> _Exercise aim_
Copy out the lines from the start of the rows through the line that contains "which would you", inclusive of both ends. Leave the pictures out of your answer.
>> Begin
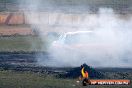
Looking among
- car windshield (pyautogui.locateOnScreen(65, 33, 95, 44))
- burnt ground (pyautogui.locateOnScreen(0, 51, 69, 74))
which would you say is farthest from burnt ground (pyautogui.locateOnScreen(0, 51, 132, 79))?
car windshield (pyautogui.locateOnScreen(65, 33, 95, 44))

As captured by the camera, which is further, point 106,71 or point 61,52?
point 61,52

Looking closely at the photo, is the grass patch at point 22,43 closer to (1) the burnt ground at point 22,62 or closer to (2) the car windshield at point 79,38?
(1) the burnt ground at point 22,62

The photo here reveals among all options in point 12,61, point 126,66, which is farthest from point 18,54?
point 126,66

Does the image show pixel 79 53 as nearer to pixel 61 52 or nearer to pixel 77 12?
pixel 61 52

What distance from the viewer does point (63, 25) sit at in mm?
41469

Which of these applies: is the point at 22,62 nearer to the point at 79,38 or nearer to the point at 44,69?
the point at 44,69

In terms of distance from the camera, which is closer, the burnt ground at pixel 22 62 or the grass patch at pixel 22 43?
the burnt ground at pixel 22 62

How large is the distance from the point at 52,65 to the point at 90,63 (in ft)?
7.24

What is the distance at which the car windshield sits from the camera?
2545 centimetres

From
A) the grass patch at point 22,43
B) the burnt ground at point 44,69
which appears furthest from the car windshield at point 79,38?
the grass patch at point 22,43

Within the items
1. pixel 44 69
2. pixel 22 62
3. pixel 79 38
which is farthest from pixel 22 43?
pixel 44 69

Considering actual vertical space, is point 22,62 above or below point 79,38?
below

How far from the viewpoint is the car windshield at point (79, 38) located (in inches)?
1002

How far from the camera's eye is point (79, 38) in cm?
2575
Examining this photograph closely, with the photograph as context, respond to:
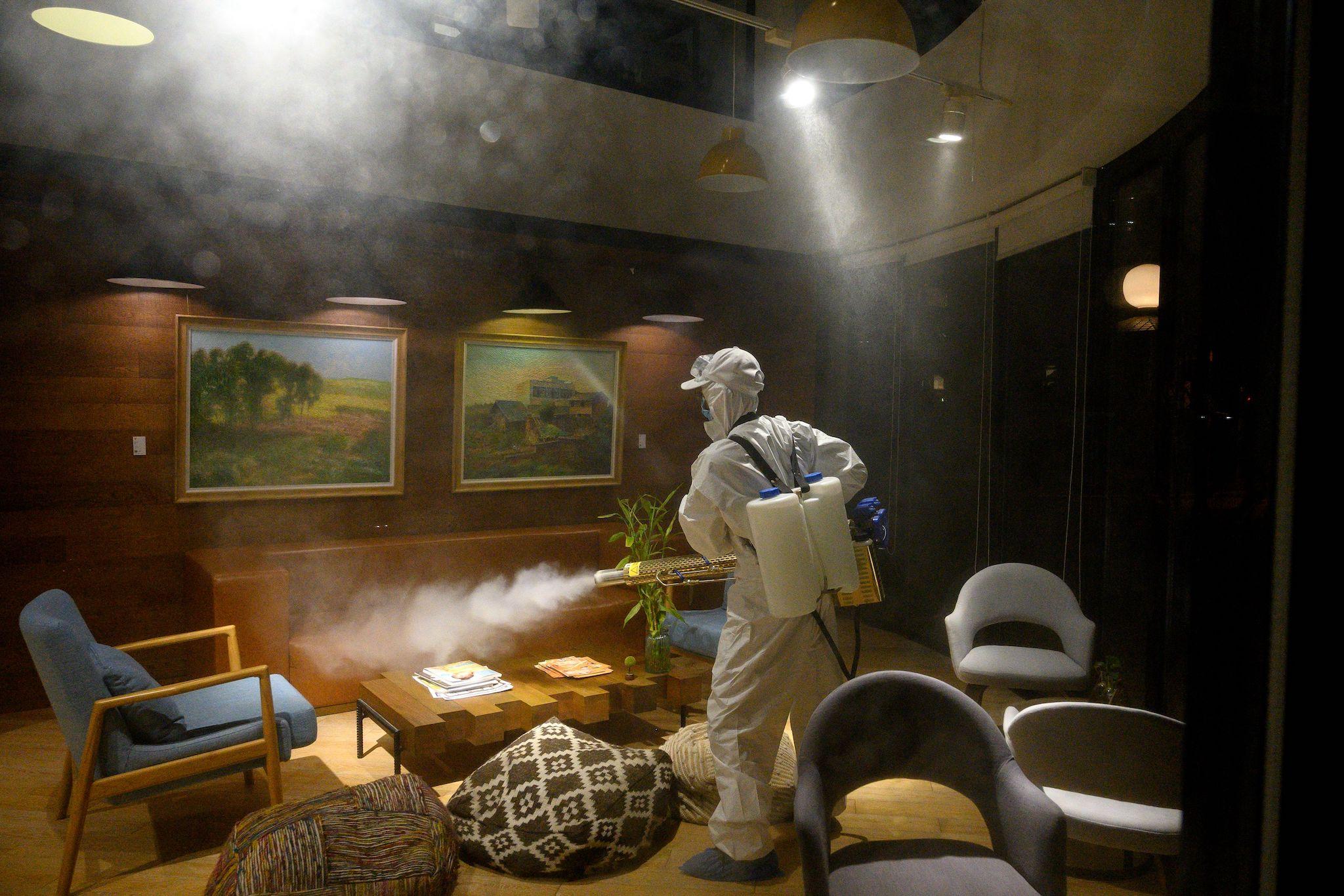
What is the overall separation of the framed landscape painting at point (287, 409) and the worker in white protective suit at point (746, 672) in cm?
>> End
> _Response for this exercise_
Looking among
- car windshield (pyautogui.locateOnScreen(65, 33, 95, 44))
- burnt ground (pyautogui.locateOnScreen(0, 51, 69, 74))
which would you say is farthest from burnt ground (pyautogui.locateOnScreen(0, 51, 132, 79))?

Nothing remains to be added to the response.